Two Tests You Need to Ask For if You Are Prescribed a Statin

Like any drug treatment (and even natural treatments) there are risks, but there are also benefits. Naturally our human brains tend to focus more on the negative - we are wired this way - but you can't look at one side without consideration for the other. The class of medication called statins which include the commonly known Lipitor/atorvastatin, or Crestor/rosuvastatin are one of the most prescribed classes of medications. I see patients all the time on these medication. We know those who benefit the most are those who have had a heart attack or who are at high risk for one. The benefits of statins go beyond total cholesterol and LDL reduction - they support the health of the artery lining (endothelium), support nitric oxide important for the relaxation of the arteries, act as an antioxidant and help to reduce inflammation. Not bad eh?
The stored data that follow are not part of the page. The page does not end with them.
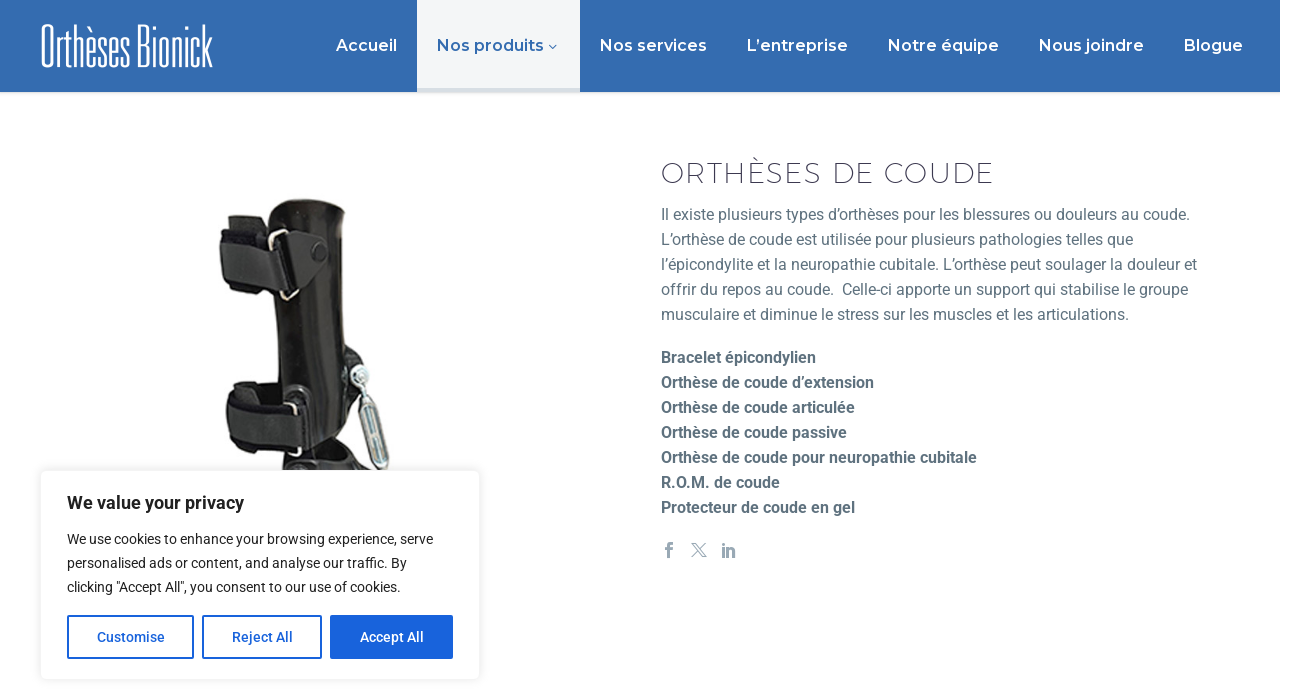

--- FILE ---
content_type: text/css
request_url: https://orthesesbionick.com/wp-content/uploads/elementor/css/post-18.css?ver=1769070878
body_size: 280
content:
.elementor-18 .elementor-element.elementor-element-49719ca2{margin-top:0px;margin-bottom:0px;padding:90px 21px 90px 21px;}.elementor-18 .elementor-element.elementor-element-32ad945c img{width:255px;}@media(max-width:1024px){.elementor-18 .elementor-element.elementor-element-49719ca2{padding:70px 21px 70px 21px;}.elementor-18 .elementor-element.elementor-element-553bc6a0 > .elementor-element-populated{margin:0px 0px 30px 0px;--e-column-margin-right:0px;--e-column-margin-left:0px;}.elementor-18 .elementor-element.elementor-element-32ad945c{text-align:start;}}@media(max-width:767px){.elementor-18 .elementor-element.elementor-element-41edbd1f > .elementor-element-populated{margin:30px 0px 0px 0px;--e-column-margin-right:0px;--e-column-margin-left:0px;}}@media(max-width:1024px) and (min-width:768px){.elementor-18 .elementor-element.elementor-element-553bc6a0{width:100%;}.elementor-18 .elementor-element.elementor-element-65a0a714{width:50%;}.elementor-18 .elementor-element.elementor-element-41edbd1f{width:50%;}}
For those who have no known cardiovascular disease and are at a low risk for a heart attack, I like to use a more natural approach to reducing cholesterol where possible however, sometimes the best approach is a cholesterol lowering drug. Part of my role in working with patients is discussing all treatment options and advocating for the best approach for them. Not all cholesterol lowering medications or statins are the same and may pose different risk profiles. Sometimes it’s necessary to look at each person’s unique risk profile and chose an approach that will have the most benefit with the least amount of harm. What’s more is that if you need to be on a drug, we can create a strategy to reduce your risk of side effects. Two tests that help in assessing a patient’s potential for statin-related side-effects are vitamin D and insulin.

Vitamin D

Low serum vitamin levels have been associated with statin related muscle pain, and as a result, low adherence. Low serum vitamin D itself can contribute to muscle pain and so the addition of a stain medication such as atorvastatin (Lipitor) or rosuvastatin (Crestor) may increase the susceptibility of those already at risk, particularly if your serum vitamin D level is under 75nmol/L.[1]
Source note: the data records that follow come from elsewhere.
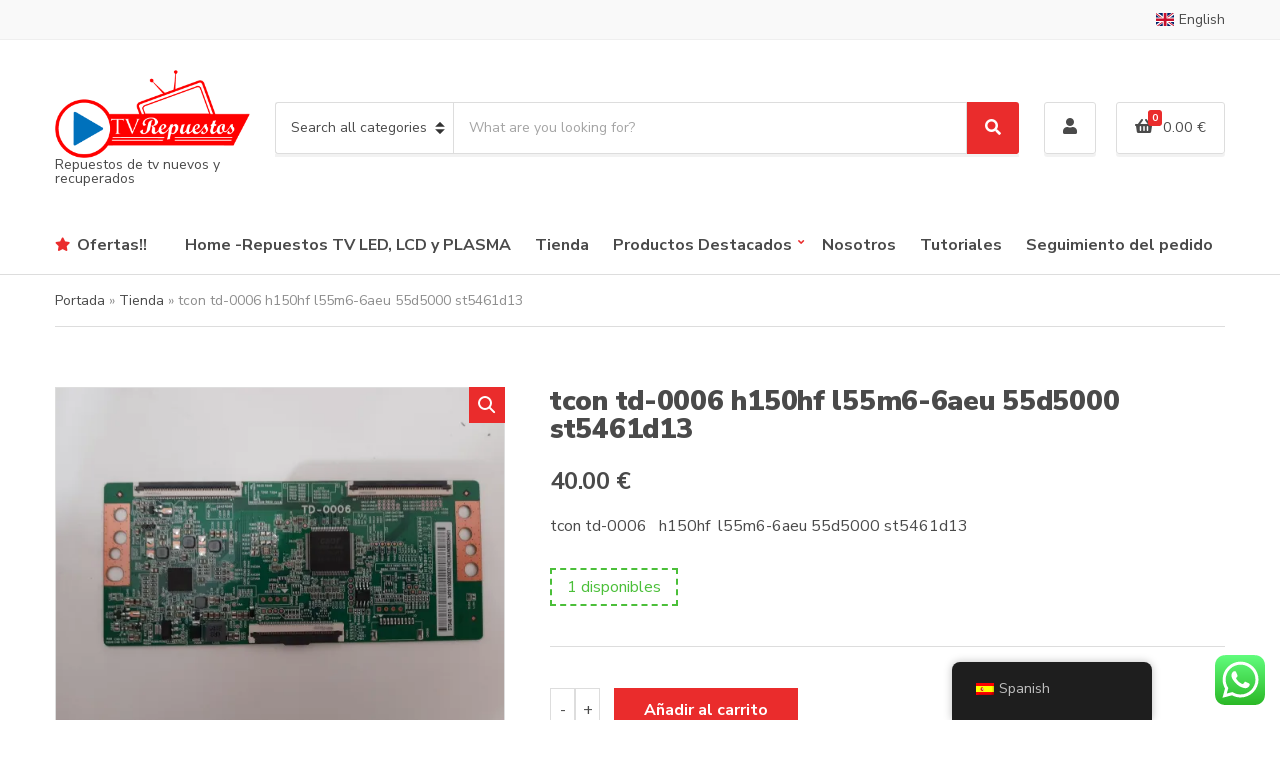

--- FILE ---
content_type: text/css
request_url: https://tvrepuestos.com/wp-content/plugins/ignition/inc/assets/css/maxslider.min.css?ver=3.0.2
body_size: 4673
content:
.maxslider .maxslider-slide-content .maxslider-btn{background-color:var(--ignition-buttons-background-color);color:var(--ignition-buttons-text-color)}.maxslider .maxslider-slide-content .maxslider-btn:focus,.maxslider .maxslider-slide-content .maxslider-btn:hover{background-color:var(--ignition-buttons-background-color);color:var(--ignition-buttons-text-color)}.ignition-slideshow{position:relative;height:100vh;overflow:hidden}.ignition-slideshow:not(.slick-initialized)>div:not(:first-child){display:none!important}.ignition-slideshow .maxslider-slide{display:flex!important;position:relative;top:auto;bottom:auto}.ignition-slideshow .maxslider-slide-content{z-index:10;top:auto;transform:none;display:flex;position:relative;width:100%}.ignition-slideshow .maxslider-align-left{justify-content:flex-start}.ignition-slideshow .maxslider-align-center{justify-content:center}.ignition-slideshow .maxslider-align-right{justify-content:flex-end}.ignition-slideshow .maxslider-align-top{align-items:flex-start}.ignition-slideshow .maxslider-align-middle{align-items:center}.ignition-slideshow .maxslider-align-bottom{align-items:flex-end}.ignition-slideshow .slick-list,.ignition-slideshow .slick-track{height:100%}.ignition-slideshow .slick-slide::before{content:"";position:absolute;top:0;left:0;right:0;bottom:0;z-index:5}.ignition-slideshow .slick-arrow{box-shadow:none;border:0;width:62px;height:62px;background:var(--ignition-buttons-background-color);color:var(--ignition-buttons-text-color);display:inline-flex;align-items:center;justify-content:center;font-size:30px;line-height:1;cursor:pointer;position:absolute;top:50%;transform:translateY(-50%);z-index:10}.ignition-slideshow .slick-arrow:hover{background:var(--ignition-buttons-background-color);color:var(--ignition-buttons-text-color)}.ignition-slideshow .slick-arrow-next{right:0}.ignition-slideshow .slick-arrow-prev{left:0}.ignition-slideshow .slick-arrow:active,.ignition-slideshow .slick-arrow:focus,.ignition-slideshow .slick-dots button:active,.ignition-slideshow .slick-dots button:focus{outline:0}.ignition-slideshow .slick-dots{margin:0;padding:0;list-style:none;align-items:center;position:absolute;top:auto;left:auto;right:auto;bottom:10px;text-align:center;width:100%;line-height:1}.ignition-slideshow .slick-dots li{display:inline-block;margin-right:5px}.ignition-slideshow .slick-dots button{border:0;box-shadow:none;background:var(--ignition-colors-white);opacity:.5;width:12px;height:12px;border-radius:50%;display:block;-webkit-appearance:none;appearance:none;text-indent:-999em;padding:0;margin:0;cursor:pointer}.ignition-slideshow .slick-dots .ci-slick-active button,.ignition-slideshow .slick-dots .slick-active button{opacity:1}.ignition-slideshow .maxslider-btn{display:inline-block;margin:0;line-height:normal;border:0;box-shadow:none;text-align:center;vertical-align:middle;cursor:pointer;white-space:normal;transition:.18s background-color ease,.18s color ease,.18s border-color ease;-webkit-user-select:none;user-select:none;border-radius:0;width:auto;height:auto;background:0 0;text-transform:none;border:2px solid transparent;padding:11px 26px;font-size:16px;background-color:var(--ignition-buttons-background-color);color:var(--ignition-buttons-text-color);margin-top:25px}.ignition-slideshow .maxslider-btn:focus{box-shadow:none}.ignition-slideshow .maxslider-btn:hover{text-decoration:none}.ignition-slideshow .maxslider-btn:only-child{margin-top:0}.ignition-slideshow .maxslider-btn:hover{color:var(--ignition-buttons-text-color)}.ignition-slideshow .maxslider-btn-xs{padding:5px 20px;font-size:14px}.ignition-slideshow .maxslider-btn-sm{padding:10px 22px;font-size:14px}.ignition-slideshow .maxslider-btn-lg{padding:14px 32px;font-size:18px}.ignition-slideshow[class*=maxslider-nav] .slick-arrow{transform:none}.alignfull .maxslider-slide-content,.alignwide .maxslider-slide-content{margin-left:auto;margin-right:auto;top:auto;transform:none;padding:60px 15px}@media (min-width:576px){.alignfull .maxslider-slide-content,.alignwide .maxslider-slide-content{width:540px;max-width:100%}}@media (min-width:768px){.alignfull .maxslider-slide-content,.alignwide .maxslider-slide-content{width:720px;max-width:100%}}@media (min-width:992px){.alignfull .maxslider-slide-content,.alignwide .maxslider-slide-content{width:940px;max-width:100%}}@media (min-width:1230px){.alignfull .maxslider-slide-content,.alignwide .maxslider-slide-content{width:1200px;max-width:100%}}@media (max-width:767px){.ignition-slideshow{display:none}.ignition-slideshow .slick-dots{bottom:15px}.ignition-slideshow .slick-dots button{width:20px;height:20px}}@media (max-width:575px){.alignfull .maxslider-slide-content,.alignwide .maxslider-slide-content{padding-left:15px;padding-right:15px}}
It is known that those who use statins are at an increased risk for new-onset diabetes than non-statin users, and seems to have a bigger impact the higher the dose and the longer duration of use. It is an even bigger concern for those who have any of the risk factors for diabetes (metabolic syndrome, obesity, impaired fasting glucose, HbA1C >6 percent).[2] [3] This does not mean that statins should be avoided. Rather an assessment of individualized risk should be done prior to making an informed decision about the use of statin, which statin to use and how to prevent future diabetes risk. It is known that elevated insulin is an early indication of metabolic dysfunction and diabetes risk and can precede changes in fasting glucose and HbA1C by years.

Any treatment plan, whether it includes pharmaceuticals or natural alternatives to drug therapy should be done with consideration of a patient’s unique risk factors. My approach when creating any heart health plan with patients involves not just targeting a few numbers in a lipid panel but involves a look at your totality of risk factors in order to achieve the best outcome for you.

[1] Michalska-Kasiczak, M. et al. Analysis of vitamin D levels in patients with and without statin-associated myalgia — A systematic review and meta-analysis of 7 studies with 2420 patients. International Journal of Cardiology. 2015. 178: 111-116.

[2] Jung Ko, M et al. Time‐ and Dose‐Dependent Association of Statin Use With Risk of Clinically Relevant New‐Onset Diabetes Mellitus in Primary Prevention: A Nationwide Observational Cohort Study. Journal of the American Heart Association. 2019. Vol 8 (8).

[3] Ridker PM, Pradhan A, MacFadyen JG, Libby P, Glynn RJ. Cardiovascular benefits and diabetes risks of statin therapy in primary prevention: an analysis from the JUPITER trial. Lancet. 2012;380(9841):565-571.


Disclaimer: The information presented on this site does not constitute medical advice and does not replace the advice from your doctor. Always consult a qualified health care professional when changing or beginning a new health plan.